Johanna C. Bendell, MD: And Thomas, predicting who is going to recur, after we go through all of this, there is some neat data on circulating tumor DNA. Can you tell us a little bit about what we’ve seen there?

Thomas Seufferlein, MD: There is one issue to mention. When we do neoadjuvant treatment, the main advantage is—and this is the unique chance in a trial—you get the tissue after neoadjuvant treatment, when the patients get operated on. You can differentiate between those responding and those not. And this may really help us in stratifying and selecting, in future times, the identifying biomarkers that really will give us a cue as to who should be treated and who should not be treated preoperatively.
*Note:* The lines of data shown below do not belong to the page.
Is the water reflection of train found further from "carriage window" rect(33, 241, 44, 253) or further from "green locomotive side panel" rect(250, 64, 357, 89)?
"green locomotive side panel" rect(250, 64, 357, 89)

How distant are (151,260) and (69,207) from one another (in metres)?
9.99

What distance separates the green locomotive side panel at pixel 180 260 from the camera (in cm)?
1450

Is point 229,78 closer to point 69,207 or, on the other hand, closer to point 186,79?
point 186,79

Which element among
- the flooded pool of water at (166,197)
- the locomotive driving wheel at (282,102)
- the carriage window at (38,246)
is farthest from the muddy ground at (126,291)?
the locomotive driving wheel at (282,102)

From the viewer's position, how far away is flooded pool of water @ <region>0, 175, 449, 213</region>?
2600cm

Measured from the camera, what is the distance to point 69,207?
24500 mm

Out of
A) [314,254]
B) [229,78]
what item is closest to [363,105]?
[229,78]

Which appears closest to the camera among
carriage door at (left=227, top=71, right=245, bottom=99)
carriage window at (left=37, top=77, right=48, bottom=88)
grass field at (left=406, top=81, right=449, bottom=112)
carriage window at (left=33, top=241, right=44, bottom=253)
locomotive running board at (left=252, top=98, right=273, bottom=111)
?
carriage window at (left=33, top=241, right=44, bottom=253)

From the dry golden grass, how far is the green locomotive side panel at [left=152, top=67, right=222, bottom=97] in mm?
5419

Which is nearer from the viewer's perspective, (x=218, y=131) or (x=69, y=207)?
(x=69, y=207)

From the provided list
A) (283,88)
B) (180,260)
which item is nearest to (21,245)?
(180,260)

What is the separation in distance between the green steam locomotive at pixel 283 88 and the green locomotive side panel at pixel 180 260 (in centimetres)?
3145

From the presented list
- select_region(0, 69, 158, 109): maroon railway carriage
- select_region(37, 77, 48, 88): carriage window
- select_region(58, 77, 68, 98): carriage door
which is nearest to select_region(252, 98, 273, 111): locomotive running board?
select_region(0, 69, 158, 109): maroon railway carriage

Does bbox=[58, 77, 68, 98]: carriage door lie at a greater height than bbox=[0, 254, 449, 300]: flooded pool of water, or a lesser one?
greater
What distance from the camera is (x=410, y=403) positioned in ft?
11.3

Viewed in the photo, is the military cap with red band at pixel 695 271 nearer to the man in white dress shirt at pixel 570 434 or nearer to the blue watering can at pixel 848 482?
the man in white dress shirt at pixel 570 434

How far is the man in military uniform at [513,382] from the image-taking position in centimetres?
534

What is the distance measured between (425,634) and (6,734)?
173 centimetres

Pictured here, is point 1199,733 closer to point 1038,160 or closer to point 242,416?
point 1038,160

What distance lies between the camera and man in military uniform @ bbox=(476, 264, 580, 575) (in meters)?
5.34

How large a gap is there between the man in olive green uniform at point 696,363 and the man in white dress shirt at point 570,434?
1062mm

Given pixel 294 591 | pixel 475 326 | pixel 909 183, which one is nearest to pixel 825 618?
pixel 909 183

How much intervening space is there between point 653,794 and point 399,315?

For the postoperative setting, there is also the circulating tumor DNA if you can detect it preoperatively. It disappears postoperatively. And, you can detect RAS mutations. Essentially, it’s a bit more complex than just 1 mutation. It’s a panel of mutations. It’s highly sophisticated, but what they can show is if you cannot detect it, it’s a good prognosis. If circulating tumor DNA reoccurs and you can find it in blood, that’s bad news. That indicates micrometastases or early metastases. Those patients have a high chance of recurrence, early. So, there might be a chance. We talked about adjuvant combination treatment, even in the absence of the evidence. But, sometimes we’re not treating adjuvant cases. We’re treating earlier palliative cases. Maybe those patients will benefit from a more aggressive adjuvant approach, straightaway? So, this might be useful, also, for setting up trials and stratifying patient selection in the adjuvant setting, when we can detect tumor DNA.